INSTRUCTION A: In the forum reply about gun writers, whose quote does the writer offer at the end?
INSTRUCTION B: Copy all the records below word for word, keeping every line.

PAGE EXCERPT:

--*--

How did you get to be so cynical and angry? Are you completely unable to have a disagreement without getting nasty?
You have some weird ideas about these things and an obvious vendetta against Colt, over a gun you do not even own. There was a time that I would've dissected your entire post and deconstructed it down to its smallest component but life is too short for crap. You'll probably soon be deemed a troll and banned anyway. I will say that I have met quite a few career gun writers and find your comments to be baseless, insulting and factually incorrect. I will leave you with a quote from the late Denis Prisbrey but I doubt you'll bother to read it.
"There are ALWAYS those fail to understand what a gunmag does.
They expect us to spend hundreds of dollars in repetitive lab environments & several weeks in the field, on any gun, and then to tell the reader whether they should buy the gun or not.
Not what we're here for.

--*--

THE INPUT:

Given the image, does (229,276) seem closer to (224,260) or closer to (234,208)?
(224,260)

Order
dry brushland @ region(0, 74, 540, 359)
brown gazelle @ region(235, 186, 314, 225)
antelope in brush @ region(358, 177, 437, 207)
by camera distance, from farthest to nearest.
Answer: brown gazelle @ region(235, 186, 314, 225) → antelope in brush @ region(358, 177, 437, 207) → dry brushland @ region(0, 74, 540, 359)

--*--

TASK RESULT A: The late Denis Prisbrey.

TASK RESULT B:
Given the image, does (229,276) seem closer to (224,260) or closer to (234,208)?
(224,260)

Order
dry brushland @ region(0, 74, 540, 359)
brown gazelle @ region(235, 186, 314, 225)
antelope in brush @ region(358, 177, 437, 207)
by camera distance, from farthest to nearest.
Answer: brown gazelle @ region(235, 186, 314, 225) → antelope in brush @ region(358, 177, 437, 207) → dry brushland @ region(0, 74, 540, 359)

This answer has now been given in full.